**Prompt:** The output consists only of the lines from the one with "Air Intake Manifold" through the end of the records, each printed exactly, and contains no pictures.

**Entries supplied:**

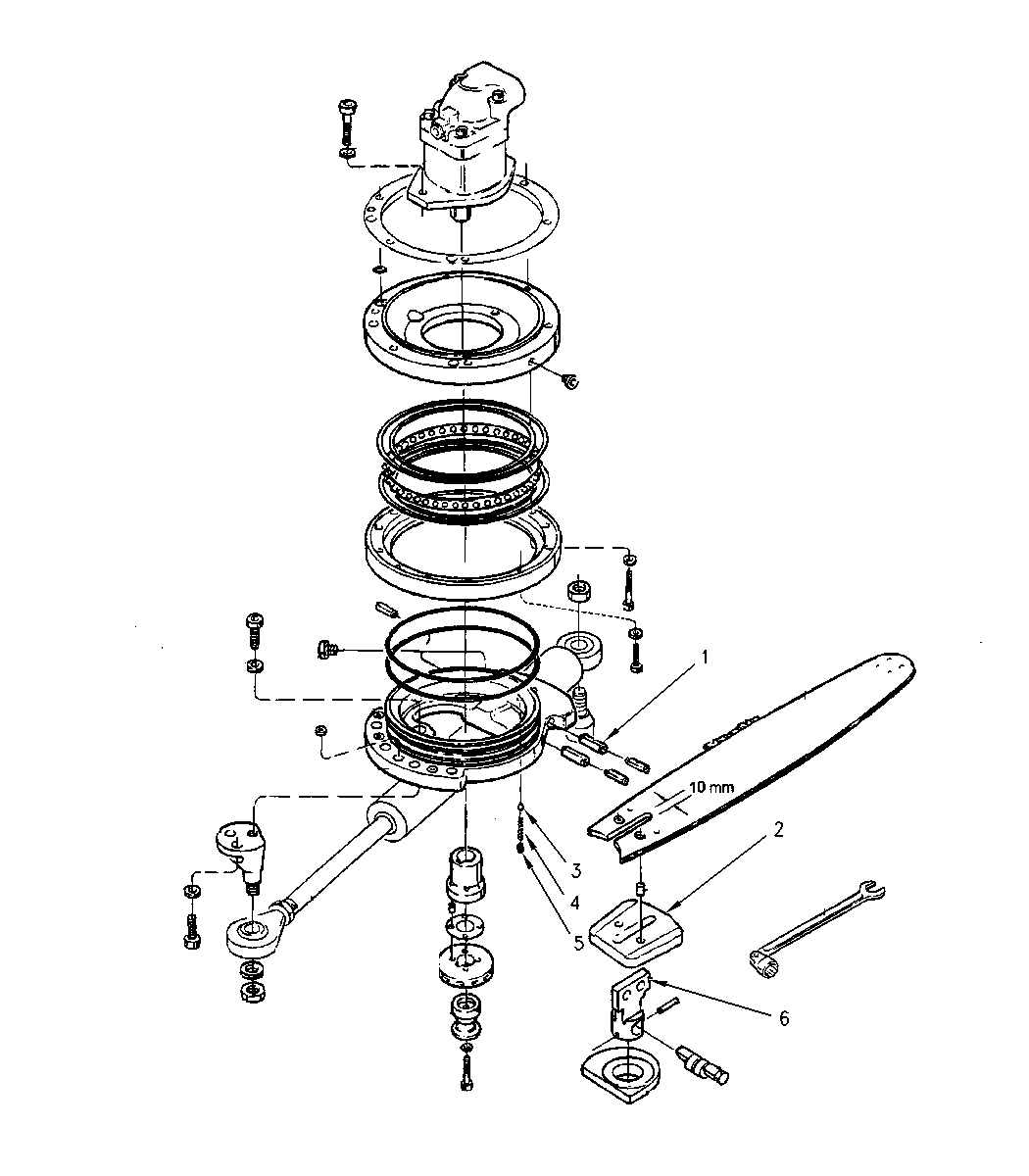 1
10 mm
2
3
4
5
6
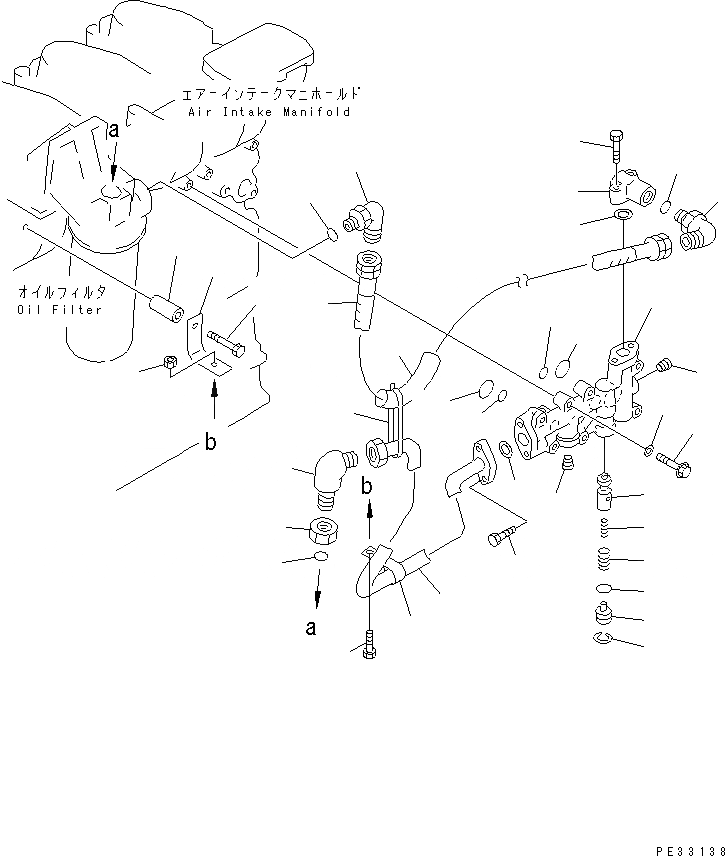 エアーインテークマニホールド
Air Intake Manifold

a

オイルフィルタ
Oil Filter

b

b

a

PE33138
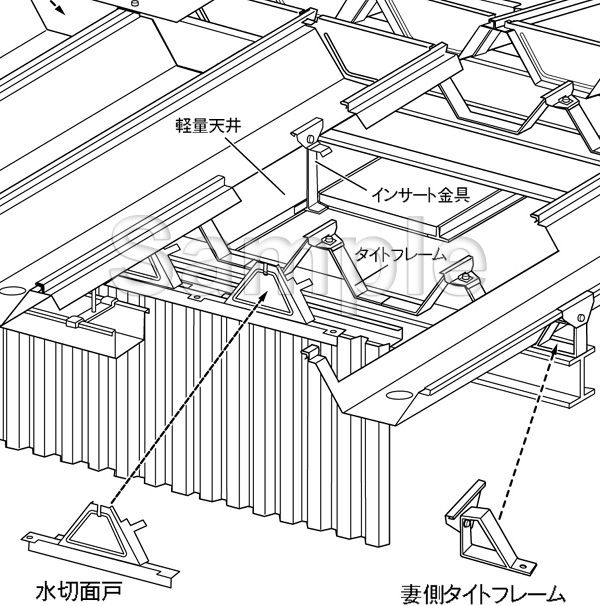 軽量天井

インサート金具

タイトフレーム

Sample

水切面戸

妻側タイトフレーム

**Answer section:**
Air Intake Manifold

a

オイルフィルタ
Oil Filter

b

b

a

PE33138
 軽量天井

インサート金具

タイトフレーム

Sample

水切面戸

妻側タイトフレーム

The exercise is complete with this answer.